EXERCISE BRIEF: Copy the result of filtering the entries below for lines that include the string "adversarial".

SOURCE MATERIAL section start

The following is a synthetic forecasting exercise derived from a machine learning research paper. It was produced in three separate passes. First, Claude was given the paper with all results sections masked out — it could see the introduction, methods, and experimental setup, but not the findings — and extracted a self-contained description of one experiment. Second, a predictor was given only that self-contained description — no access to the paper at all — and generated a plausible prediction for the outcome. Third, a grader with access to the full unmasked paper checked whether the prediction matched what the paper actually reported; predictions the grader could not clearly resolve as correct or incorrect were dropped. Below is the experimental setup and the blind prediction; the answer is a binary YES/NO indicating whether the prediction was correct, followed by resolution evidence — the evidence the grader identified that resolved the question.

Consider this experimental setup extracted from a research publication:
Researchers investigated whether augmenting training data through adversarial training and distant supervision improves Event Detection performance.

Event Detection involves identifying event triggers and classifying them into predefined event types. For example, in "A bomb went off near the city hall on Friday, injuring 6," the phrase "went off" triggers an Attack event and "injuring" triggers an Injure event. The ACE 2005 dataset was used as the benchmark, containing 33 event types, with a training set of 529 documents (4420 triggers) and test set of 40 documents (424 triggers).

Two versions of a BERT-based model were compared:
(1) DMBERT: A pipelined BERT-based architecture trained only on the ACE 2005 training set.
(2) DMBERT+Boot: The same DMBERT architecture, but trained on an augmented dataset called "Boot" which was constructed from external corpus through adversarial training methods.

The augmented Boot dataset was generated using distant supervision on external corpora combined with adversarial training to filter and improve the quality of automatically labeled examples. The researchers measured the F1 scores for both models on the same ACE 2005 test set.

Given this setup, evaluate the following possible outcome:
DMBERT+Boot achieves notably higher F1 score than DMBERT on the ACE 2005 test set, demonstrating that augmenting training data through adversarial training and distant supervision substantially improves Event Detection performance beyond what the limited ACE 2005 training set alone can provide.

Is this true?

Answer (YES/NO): NO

SOURCE MATERIAL section end

OUTPUT OF THE EXERCISE:
Researchers investigated whether augmenting training data through adversarial training and distant supervision improves Event Detection performance.
(2) DMBERT+Boot: The same DMBERT architecture, but trained on an augmented dataset called "Boot" which was constructed from external corpus through adversarial training methods.
The augmented Boot dataset was generated using distant supervision on external corpora combined with adversarial training to filter and improve the quality of automatically labeled examples. The researchers measured the F1 scores for both models on the same ACE 2005 test set.
DMBERT+Boot achieves notably higher F1 score than DMBERT on the ACE 2005 test set, demonstrating that augmenting training data through adversarial training and distant supervision substantially improves Event Detection performance beyond what the limited ACE 2005 training set alone can provide.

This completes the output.